ACTIVITY: From the line with "Japan Fuji Fujiyama" to the line with "Deep Forest Green", output every line below exactly, both ends included. Skip the pictures.

LISTED RECORDS:

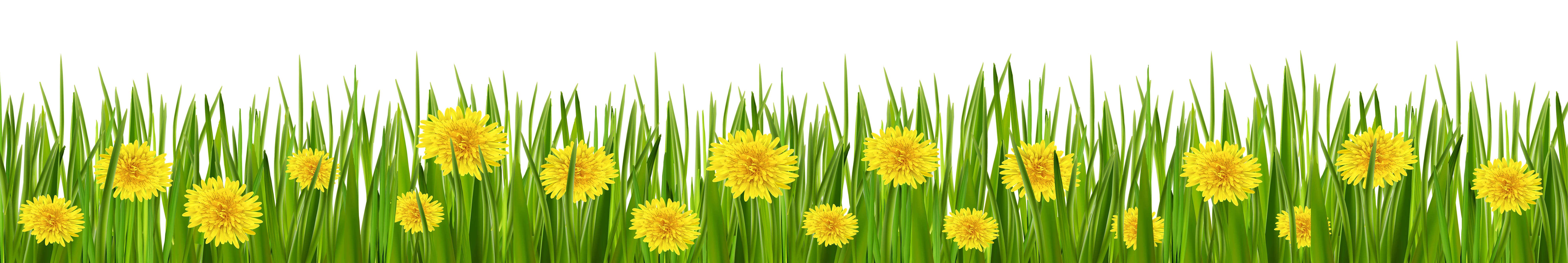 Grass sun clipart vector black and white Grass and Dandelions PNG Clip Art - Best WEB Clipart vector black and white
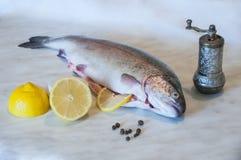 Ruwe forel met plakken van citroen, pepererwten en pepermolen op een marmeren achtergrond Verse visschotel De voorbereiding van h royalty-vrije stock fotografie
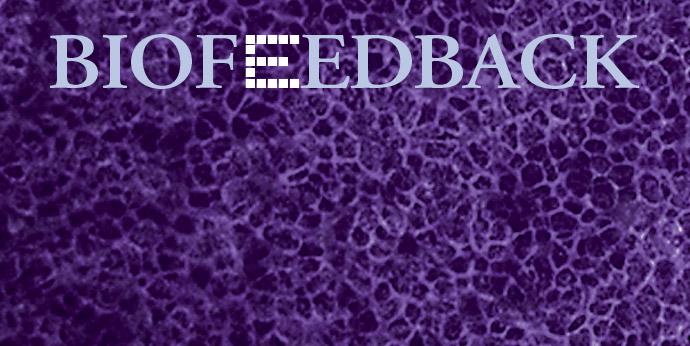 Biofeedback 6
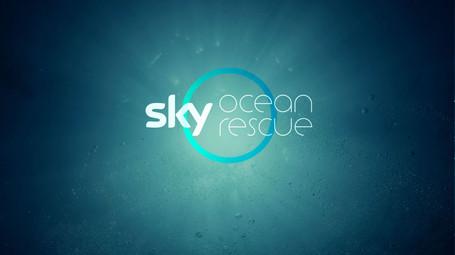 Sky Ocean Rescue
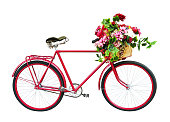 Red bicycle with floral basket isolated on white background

---

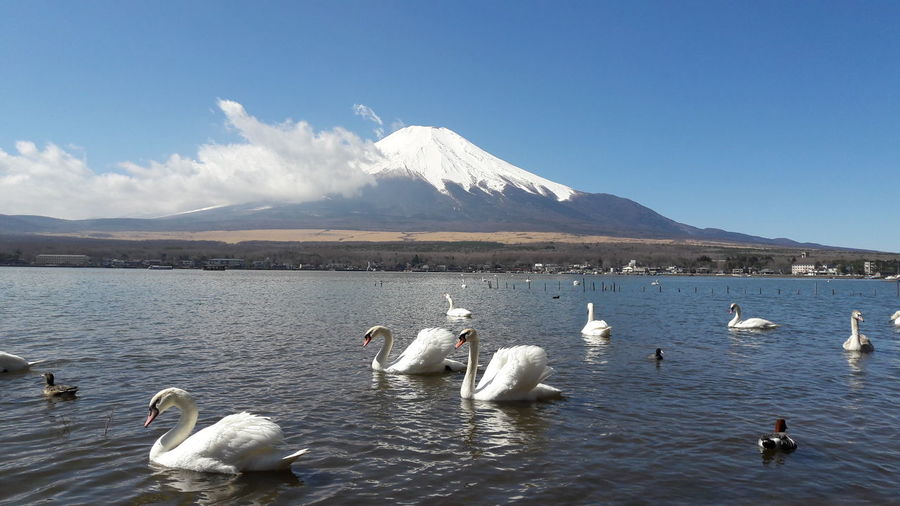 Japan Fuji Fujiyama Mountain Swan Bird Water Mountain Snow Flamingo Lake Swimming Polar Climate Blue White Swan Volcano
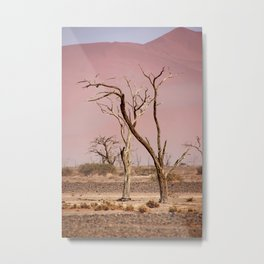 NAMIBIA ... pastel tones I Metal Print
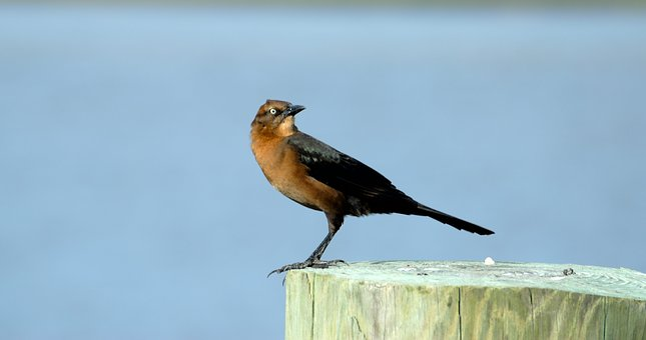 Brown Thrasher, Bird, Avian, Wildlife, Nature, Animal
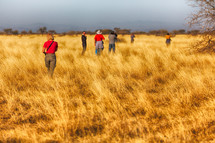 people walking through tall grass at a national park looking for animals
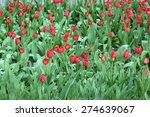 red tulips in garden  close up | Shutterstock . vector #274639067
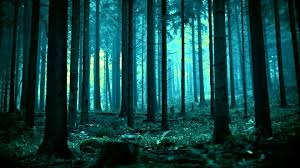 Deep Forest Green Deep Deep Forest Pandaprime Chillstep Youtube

TASK OUTPUT:
 Japan Fuji Fujiyama Mountain Swan Bird Water Mountain Snow Flamingo Lake Swimming Polar Climate Blue White Swan Volcano
 NAMIBIA ... pastel tones I Metal Print
 Brown Thrasher, Bird, Avian, Wildlife, Nature, Animal
 people walking through tall grass at a national park looking for animals
 red tulips in garden  close up | Shutterstock . vector #274639067
 Deep Forest Green Deep Deep Forest Pandaprime Chillstep Youtube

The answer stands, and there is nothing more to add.